Non-Invasive Treatment Of Carpal Tunnel Syndrome With Chiropractic
Surgery and anesthesia are the common medical approach to treating carpal tunnel syndrome. Besides being costly and risky to overall health, surgical interventions for carpal tunnel syndrome focus on just one aspect of the disorder, the median nerve. When surgery is performed for carpal tunnel syndrome the goal is to take pressure off the irritated median nerve. However, in 75 percent of surgical cases for carpal tunnel syndrome the symptoms just return within a period of two years after surgery.
New research into carpal tunnel syndrome has revealed that the pain it causes in the wrist and arm is likely just symptomatic of problems elsewhere in the body. In fact, results show that wrist and arm pain is related to misalignments of bones, ligaments, and muscles in the neck.
The study looked at the range of motion for 71 women with carpal tunnel syndrome when they moved their necks. When the data was compared to the range of motion in the neck for women without carpal syndrome, it was found that women with carpal syndrome had significant limitations and restrictions to their neck movement. In fact, the more severe the pain in the arms and wrist were from carpal tunnel syndrome, the more restricted was the motion of the neck when it was flexed towards the side of the body most affected by carpal tunnel syndrome. For women with just moderate pain from carpal tunnel syndrome, bending the neck towards the side of the body experiencing carpal tunnel pain was much easier.

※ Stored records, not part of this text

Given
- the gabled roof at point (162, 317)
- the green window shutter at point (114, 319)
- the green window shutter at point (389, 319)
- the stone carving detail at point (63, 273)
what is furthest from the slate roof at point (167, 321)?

The results of this study only confirm something that chiropractors have known for decades: carpal tunnel pain has its origins in the upper spine, not the arm and wrist itself. The chiropractic approach to treating carpal tunnel syndrome is much less intrusive than surgery. First the chiropractor will seek to relive the irritation and pain in the wrist in arm, then will turn the focus on the neck. In treating carpal tunnel syndrome chiropractors have a range of therapeutic approaches from spinal adjustment to trigger point therapy, and from prescribing home exercise to advice on how to avoid further injury.
This natural, holistic approach to treating carpal tunnel syndrome is supported by evidence-based research to be effective for many patients with carpal tunnel syndrome. Trigger point therapy alone was found by a 2010 study to help improve painful symptoms from carpal tunnel syndrome for 67 percent of patients.